Because funds are bringing on more detailed considerations into whether they should be investing or not. And primarily, whether there is even the remotest chance that the startup will be able to reach those financial parameters they have promised. Whether that’s in 3 years or more.
But one thing is clear – access to venture and private equity funds come with strings attached. Lots of strings.
Abdumalik Mirakhmedov is Director and co-founder of Dubai-based tech venture company Scalo Technologies. Here he gives his thoughts on what startups and funds will be doing next.
It’s said that investments are slowly drying up for Gulf’s tech startups or early stage entities. Do you concur?
I tend to agree with that. This sector is very sensitive to the overall market sentiment.
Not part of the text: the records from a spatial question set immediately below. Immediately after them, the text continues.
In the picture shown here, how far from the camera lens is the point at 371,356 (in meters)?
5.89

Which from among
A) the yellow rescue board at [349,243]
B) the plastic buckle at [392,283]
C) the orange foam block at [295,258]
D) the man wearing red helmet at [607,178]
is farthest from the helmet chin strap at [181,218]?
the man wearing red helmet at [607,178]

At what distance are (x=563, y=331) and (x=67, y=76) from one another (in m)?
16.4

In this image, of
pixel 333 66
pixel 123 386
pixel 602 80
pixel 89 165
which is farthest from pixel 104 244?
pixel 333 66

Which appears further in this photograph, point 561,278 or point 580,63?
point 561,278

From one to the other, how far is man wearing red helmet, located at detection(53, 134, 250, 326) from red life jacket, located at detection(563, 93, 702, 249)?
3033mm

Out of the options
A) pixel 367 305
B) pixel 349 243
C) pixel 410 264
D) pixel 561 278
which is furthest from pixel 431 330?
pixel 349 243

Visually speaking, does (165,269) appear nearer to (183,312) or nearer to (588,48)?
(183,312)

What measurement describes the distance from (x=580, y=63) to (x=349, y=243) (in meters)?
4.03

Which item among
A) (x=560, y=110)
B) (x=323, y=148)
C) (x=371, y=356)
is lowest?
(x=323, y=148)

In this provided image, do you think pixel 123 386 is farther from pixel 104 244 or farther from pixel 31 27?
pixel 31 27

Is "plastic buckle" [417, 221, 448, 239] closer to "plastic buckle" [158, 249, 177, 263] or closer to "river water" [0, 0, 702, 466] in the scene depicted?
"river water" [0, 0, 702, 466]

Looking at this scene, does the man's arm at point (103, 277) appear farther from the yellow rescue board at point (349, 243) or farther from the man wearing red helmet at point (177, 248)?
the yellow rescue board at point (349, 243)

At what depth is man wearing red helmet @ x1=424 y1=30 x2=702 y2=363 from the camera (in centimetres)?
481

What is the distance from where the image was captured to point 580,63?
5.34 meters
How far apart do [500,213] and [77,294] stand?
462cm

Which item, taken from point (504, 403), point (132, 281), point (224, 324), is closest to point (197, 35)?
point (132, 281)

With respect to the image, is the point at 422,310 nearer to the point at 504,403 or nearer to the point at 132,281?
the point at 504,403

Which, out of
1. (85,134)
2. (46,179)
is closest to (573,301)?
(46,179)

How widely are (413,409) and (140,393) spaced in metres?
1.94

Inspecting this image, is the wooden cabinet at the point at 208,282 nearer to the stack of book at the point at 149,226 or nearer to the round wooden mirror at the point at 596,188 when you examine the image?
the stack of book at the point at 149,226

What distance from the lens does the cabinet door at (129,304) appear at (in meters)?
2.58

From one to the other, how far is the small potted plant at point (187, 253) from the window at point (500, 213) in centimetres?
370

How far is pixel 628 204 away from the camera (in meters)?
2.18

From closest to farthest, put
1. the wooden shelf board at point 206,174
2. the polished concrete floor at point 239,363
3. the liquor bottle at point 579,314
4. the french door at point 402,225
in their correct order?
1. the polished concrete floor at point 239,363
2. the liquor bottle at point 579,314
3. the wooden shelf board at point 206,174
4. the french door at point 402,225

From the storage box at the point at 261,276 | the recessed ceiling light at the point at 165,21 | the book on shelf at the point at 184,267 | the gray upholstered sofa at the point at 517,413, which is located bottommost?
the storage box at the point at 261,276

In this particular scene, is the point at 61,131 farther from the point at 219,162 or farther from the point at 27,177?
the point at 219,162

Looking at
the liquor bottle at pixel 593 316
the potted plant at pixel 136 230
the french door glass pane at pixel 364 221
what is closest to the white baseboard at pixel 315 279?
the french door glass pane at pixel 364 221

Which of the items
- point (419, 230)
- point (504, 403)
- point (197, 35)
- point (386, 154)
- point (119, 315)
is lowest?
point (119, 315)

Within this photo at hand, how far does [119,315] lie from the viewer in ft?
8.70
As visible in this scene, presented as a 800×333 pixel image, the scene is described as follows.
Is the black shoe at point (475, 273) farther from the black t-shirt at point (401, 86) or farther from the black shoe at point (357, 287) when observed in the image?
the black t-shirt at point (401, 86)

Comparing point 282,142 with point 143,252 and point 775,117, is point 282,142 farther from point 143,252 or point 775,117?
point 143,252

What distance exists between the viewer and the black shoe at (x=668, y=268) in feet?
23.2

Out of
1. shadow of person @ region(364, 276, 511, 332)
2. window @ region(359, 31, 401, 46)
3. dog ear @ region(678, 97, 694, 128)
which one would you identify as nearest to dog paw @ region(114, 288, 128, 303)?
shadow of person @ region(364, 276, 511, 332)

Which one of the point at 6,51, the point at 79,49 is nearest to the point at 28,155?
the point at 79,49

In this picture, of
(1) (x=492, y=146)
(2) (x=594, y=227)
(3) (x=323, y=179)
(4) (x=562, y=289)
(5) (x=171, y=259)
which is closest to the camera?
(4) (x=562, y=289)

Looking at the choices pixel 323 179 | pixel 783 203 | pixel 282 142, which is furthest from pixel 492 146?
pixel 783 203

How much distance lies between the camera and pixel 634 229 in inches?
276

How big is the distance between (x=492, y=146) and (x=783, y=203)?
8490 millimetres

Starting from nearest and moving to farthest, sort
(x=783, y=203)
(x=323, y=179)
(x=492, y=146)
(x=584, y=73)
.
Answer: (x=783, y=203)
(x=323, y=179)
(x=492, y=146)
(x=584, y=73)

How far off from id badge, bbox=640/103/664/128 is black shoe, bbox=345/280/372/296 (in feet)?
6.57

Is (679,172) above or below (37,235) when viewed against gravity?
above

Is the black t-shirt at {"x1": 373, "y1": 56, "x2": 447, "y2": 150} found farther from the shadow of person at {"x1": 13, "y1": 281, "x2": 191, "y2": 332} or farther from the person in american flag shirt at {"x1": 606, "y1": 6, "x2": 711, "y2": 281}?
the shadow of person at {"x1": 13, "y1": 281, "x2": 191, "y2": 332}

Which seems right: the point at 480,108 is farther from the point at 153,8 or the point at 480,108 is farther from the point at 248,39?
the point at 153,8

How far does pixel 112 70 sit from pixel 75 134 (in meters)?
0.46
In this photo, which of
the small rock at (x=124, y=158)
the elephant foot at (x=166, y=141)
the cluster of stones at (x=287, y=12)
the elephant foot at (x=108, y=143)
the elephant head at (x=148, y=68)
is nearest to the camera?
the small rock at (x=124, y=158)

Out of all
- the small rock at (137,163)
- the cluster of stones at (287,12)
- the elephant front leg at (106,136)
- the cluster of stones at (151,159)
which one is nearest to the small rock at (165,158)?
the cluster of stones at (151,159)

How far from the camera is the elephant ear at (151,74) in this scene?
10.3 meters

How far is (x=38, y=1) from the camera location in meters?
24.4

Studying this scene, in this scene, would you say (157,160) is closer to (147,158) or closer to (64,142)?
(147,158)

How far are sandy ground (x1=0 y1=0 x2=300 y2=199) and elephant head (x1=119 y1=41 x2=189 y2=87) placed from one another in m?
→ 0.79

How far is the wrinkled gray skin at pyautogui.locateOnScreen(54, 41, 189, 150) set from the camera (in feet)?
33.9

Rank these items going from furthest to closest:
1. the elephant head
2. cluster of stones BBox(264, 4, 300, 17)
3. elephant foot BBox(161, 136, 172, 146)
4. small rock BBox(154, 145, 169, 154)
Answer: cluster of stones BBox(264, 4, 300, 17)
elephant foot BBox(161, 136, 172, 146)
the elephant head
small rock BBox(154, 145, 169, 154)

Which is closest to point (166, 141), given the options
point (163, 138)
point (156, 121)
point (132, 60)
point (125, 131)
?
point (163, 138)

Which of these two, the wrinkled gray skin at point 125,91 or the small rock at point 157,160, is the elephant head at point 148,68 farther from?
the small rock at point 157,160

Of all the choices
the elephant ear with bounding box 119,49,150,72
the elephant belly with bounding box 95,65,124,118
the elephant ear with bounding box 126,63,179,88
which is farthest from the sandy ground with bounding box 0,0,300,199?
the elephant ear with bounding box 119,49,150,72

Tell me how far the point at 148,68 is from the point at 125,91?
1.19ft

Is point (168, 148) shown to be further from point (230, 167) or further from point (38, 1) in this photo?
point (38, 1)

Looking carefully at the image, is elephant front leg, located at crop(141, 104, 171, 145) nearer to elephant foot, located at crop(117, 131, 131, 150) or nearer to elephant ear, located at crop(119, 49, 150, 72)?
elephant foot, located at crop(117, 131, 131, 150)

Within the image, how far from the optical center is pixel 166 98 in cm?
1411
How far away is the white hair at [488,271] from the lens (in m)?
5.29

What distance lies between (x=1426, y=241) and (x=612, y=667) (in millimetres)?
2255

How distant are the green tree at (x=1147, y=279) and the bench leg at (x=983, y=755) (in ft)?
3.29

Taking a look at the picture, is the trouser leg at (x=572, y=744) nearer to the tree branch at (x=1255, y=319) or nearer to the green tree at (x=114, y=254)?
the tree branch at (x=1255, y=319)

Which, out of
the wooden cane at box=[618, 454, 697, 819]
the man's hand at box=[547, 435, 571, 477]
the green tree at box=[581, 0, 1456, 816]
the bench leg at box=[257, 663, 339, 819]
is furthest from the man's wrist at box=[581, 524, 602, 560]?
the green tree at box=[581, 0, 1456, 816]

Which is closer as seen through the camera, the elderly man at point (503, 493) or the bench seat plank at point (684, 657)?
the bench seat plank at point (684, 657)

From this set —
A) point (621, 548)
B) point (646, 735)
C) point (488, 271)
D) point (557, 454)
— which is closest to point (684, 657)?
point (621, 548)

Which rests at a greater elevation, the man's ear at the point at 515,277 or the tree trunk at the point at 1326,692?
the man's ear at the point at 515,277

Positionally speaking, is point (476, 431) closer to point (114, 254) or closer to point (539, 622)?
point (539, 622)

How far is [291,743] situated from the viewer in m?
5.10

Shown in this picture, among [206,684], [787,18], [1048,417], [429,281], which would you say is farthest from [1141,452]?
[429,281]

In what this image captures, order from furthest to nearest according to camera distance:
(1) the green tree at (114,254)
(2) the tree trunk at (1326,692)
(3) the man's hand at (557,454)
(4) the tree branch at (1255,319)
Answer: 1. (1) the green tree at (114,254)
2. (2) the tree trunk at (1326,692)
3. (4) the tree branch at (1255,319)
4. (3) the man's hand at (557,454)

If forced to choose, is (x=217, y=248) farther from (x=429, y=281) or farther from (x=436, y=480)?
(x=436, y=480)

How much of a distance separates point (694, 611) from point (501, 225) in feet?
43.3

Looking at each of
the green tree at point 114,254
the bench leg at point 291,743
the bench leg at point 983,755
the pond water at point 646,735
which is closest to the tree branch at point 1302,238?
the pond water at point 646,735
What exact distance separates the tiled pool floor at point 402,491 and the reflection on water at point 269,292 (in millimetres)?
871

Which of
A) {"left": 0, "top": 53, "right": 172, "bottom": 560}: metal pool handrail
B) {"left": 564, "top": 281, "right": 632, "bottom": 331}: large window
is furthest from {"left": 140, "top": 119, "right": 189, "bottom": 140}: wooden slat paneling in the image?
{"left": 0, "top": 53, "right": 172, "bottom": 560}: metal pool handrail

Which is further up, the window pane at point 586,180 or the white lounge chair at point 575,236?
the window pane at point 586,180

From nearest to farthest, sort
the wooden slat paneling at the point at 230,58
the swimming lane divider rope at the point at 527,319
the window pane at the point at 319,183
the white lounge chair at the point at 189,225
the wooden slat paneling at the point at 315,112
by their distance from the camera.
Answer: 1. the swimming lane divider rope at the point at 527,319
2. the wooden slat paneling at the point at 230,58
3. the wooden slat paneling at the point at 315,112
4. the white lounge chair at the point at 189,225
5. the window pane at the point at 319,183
In times like these, cash-generating companies become more attractive relatively, compared with growth/early stage startups.
The data tells a clear story. During the initial nine months of this year, startups in the MENA region secured a total of $1.8 billion in funding, with $687 million coming from debt financing.
This is in contrast to the $2.7 billion raised in the same period in 2022. The funding squeeze is impacting the entire region, leading to a reduction in the number of deals, and smaller investment amounts.
Some say that recent private equity stake divestments didn’t get the valuations that had been expected? Is this, according to you, a sign of the tech investment market here maturing?
This is a consequence of the current economy cycle. We are seeing less VC deals overall, and we see multiples decreased for public companies. These factors combine to lower the valuation of startups. It means that, for long-term investors, this is a good moment to deploy capital.
Are you sighting more pure play AI startups in the UAE and Middle East? Are they picking up investors?
Yes, this is certainly happening. As AI technologies stock is becoming more mature, we are seeing more startups in all regions, including MENA, attracting investors. Many of these startups are now developing promising products in the Generative AI sub-sector.
There is high interest in this tech from a growing number of startups, including our own portfolio companies. For example, Hexacore, a mobile game developer and publisher specialising in hybrid mobile Web3 games, is utilizing AI to reduce spend on the creation of 3D assets that will be used in upcoming titles.
As an investor in tech startups, do you think RoI on AI investments could take longer to realise?
This will depend on the exact product or AI application. AI products are already generating significant revenue streams. A lot of companies are exploring opportunities in using Generative AI products.
Just as an example, ChatGPT has projected revenue of $1.3 billion for 2023. Other AI sectors will probably take longer to reach a high level of adoption.
We are seeing some prominent acquisitions in the field of AI and, believe we’ll see even more in the coming months and years ahead. We believe that the market will provide good exit opportunities for early investors in AI product.